At least 90 dead in huge Myanmar jade mine landslide: State media

A file photo showing freelance miners digging for raw jade stones in piles of waste rubble next to a jade mine in Hpakant, in Myanmar's Kachin State, on Oct 4, 2015. PHOTO: AFP

YANGON (AFP) - At least 90 people were killed in a huge landslide, officials said on Sunday (Nov 22), as search teams continued to find bodies in one of the deadliest disasters to strike Myanmar's shadowy jade industry.

"We found 79 dead bodies on Nov 21 (and) 11 today, so the total so far is 90," said Mr Nilar Myint, an official from the local administrative authorities in Hpakant, northern Kachin state, adding that the rescue operation was ongoing.

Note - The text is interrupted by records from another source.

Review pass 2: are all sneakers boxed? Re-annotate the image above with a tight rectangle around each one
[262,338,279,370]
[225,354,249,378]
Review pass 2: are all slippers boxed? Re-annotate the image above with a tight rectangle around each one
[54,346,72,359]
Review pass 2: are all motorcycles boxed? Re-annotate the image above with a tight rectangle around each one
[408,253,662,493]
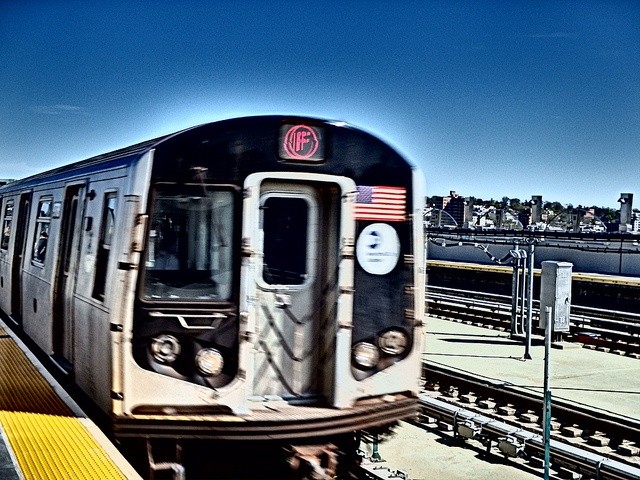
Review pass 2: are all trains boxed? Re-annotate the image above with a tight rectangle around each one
[0,115,425,480]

"We are seeing only dead bodies and no one knows how many people live there," he told AFP, adding that only one person had been pulled alive from the rubble, but had died soon after.

Those killed were picking across mountains of rubble searching for precious jade in a remote mining area of northern Myanmar, state media reported.

Mr Nilar Myint said rescue workers from the Myanmar Red Cross, the army, police and local community groups were all at the scene trying to dig people out of the earth, but their efforts have been hampered by poor weather conditions overnight in the remote region.

The Global New Light of Myanmar reported that many more are missing after the massive collapse in Hpakant on Saturday, quoting local officials and media reports, amid fears that the toll could rise further, in the latest deadly accident to affect Myanmar's secretive multibillion dollar jade industry in war-torn Kachin.

Those killed were thought to have been scavenging through a mountain of waste rubble dumped by mechanical diggers used by the mining firms in the area to extract Myanmar's most valuable precious stone.

The massive landslide crushed dozens of flimsy shanty huts clustered on the barren landscape, where an unknown number of itinerant workers had made their homes in the hope of finding riches on the side of the secretive multi-billion dollar jade industry in war-torn Kachin state.

Myanmar is the source of virtually all of the world's finest jadeite, an almost translucent green stone that is prized above almost all other materials in neighbouring China.

Landslides are a common hazard in the area as people living off the industry's waste, driven by the hope that they might find a chunk of jade worth thousands of dollars, pick their way across perilous mounds under cover of darkness.

Scores have been killed this year alone as local people say the mining firms, many of which are linked to the country's junta-era military elite, scale up their operations in Kachin.

In an October report, advocacy group Global Witness estimated that the value of jade produced in 2014 alone was US$31 billion, the equivalent of nearly half the country's GDP. But that figure is around 10 times the official US$3.4 billion sales of the precious stone last year, in an industry that has long been shrouded in secrecy with much of the best jade thought to be smuggled directly to China.

Local people in Hpakant complain of a litany of abuses associated with the mining industry, including the frequency of accidents and land confiscations.

The area has been turned into a moonscape of environmental destruction as huge diggers gouge the earth looking for jade.

Itinerant miners are drawn from all parts of Myanmar by the promise of riches and become easy prey for drug addiction in Hpakant, where heroin and methamphetamine are cheaply available on the streets.

"Industrial-scale mining by big companies controlled by military families and companies, cronies and drug lords has made Hpakant a dystopian wasteland where locals are literally having the ground cut from under their feet," said Mr Mike Davis of Global Witness, calling for firms to be held accountable for accidents.

The group wants the jade industry, which has long been the subject of United States sanctions, to be part of the Extractive Industries Transparency Initiative (EITI), a global scheme designed to increase transparency around natural resource management.